3. Get some new gear. If you buy something new, you’ll want to use it! In fact, I feel guilty if I don’t. It doesn’t have to be big…new socks, hat, or gloves…just something that makes running a little more enjoyable.  My new Saucony running socks makes me smile every time I look at my feet!


4. Plan out each week. I don’t like to run in the dark.  It just feels cold, lonely and scary to me.  If I walk in my front door after work, I know that I’m not going to leave again until the sun comes up.  So, I try to plan out my week ahead of time. I take advantage of the times when I can run during the day.  When I can’t, I bring my duffel bag to work, and get it over with before I head home.

5. Reflect on what you’ve accomplished during the last few months, and think about what races you want to do in the spring.  Set your goals now, so you are motivated to keep up your fitness until training begins again.  It’s also a good time to try some different forms of exercise, like a boot camp class or strength training.
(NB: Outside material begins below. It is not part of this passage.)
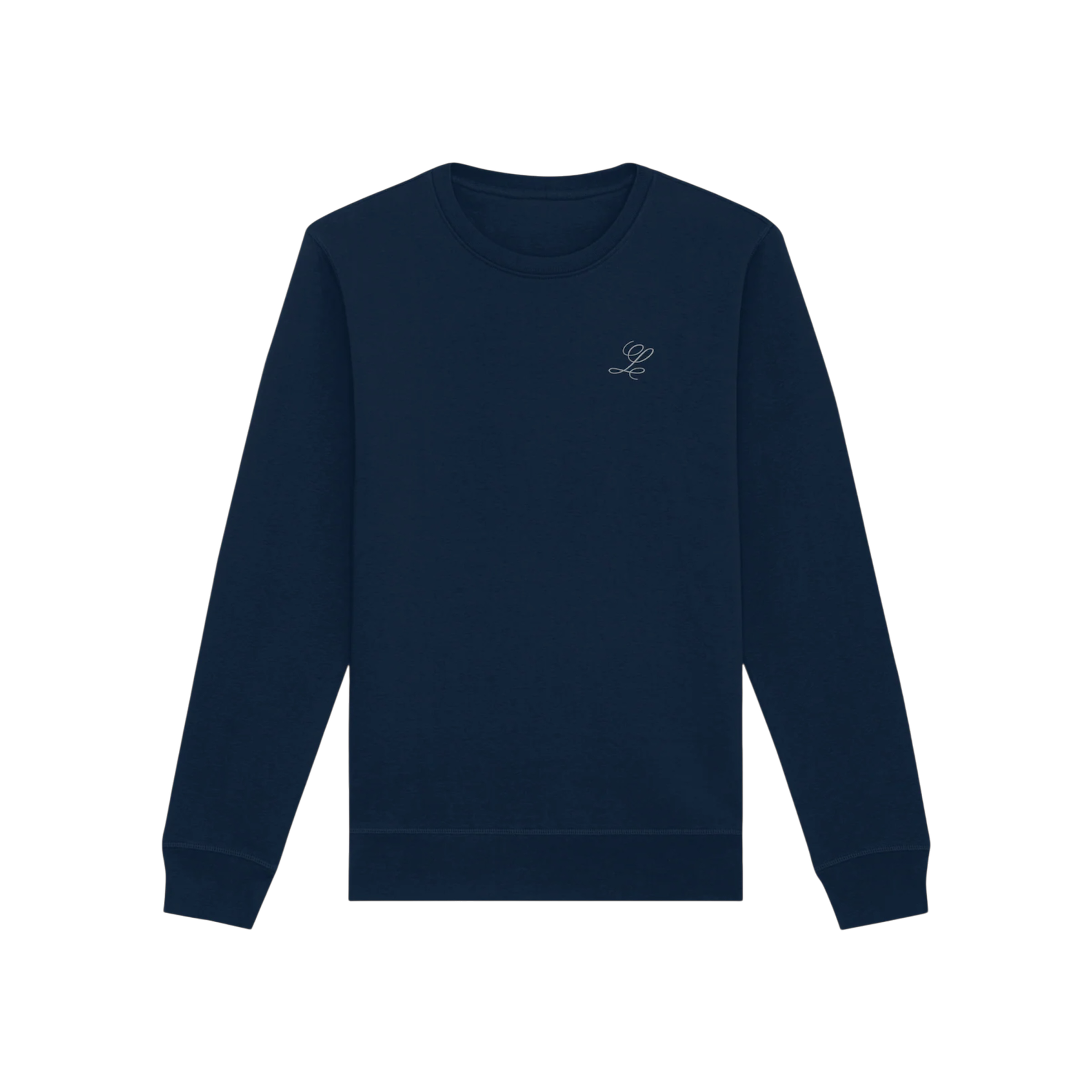 Cotton Italian Sweater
The Rundown Race – Waterloo, Ont



Okay, would you like a different kind of race experience? The Rundown race is a fun and unusual run to try. This unique race allows any runner of any speed or level of fitness to go home with the trophy. The key to winning is knowing your own ability.

The cool thing about this race is that you are really running against yourself. Runners email their predicted time a week before raceday, they are then given a start time based on their predicted time. Your start time is based on all the runners finishing the race at 1:00, so if your predicted race time for the 10k is 51:30 for example, your start time will be 12:08:30.  Of course, no watches are allowed. The runner that finishes closest to his or her predicted time is the winner and the runner that comes in the most under his or her predicted time goes home with the “Shoe of Shame” award.

This run works sort of backwards because you start one at a time and as the race nears the last km, runners start to get closer to each other. Finishers usually all come in within a couple minutes of each other at the end.

The Rundown offers a 5k and 10k race (trophy goes to the 10k winner). The out and back course follows a scenic paved path running through Grey Silo golf course and continues into a quiet neighborhood on the edge of town. This Friday afternoon race happens once in the spring and once in the fall and is organized by a friendly group who just love to run. Prizes and times are given at the restaurant of choice after the race. Want to do this race? Check out their website, under current info, and email the Race Publicity director to get on their email list. The Outrunning blog girls love this one and we seldom miss it.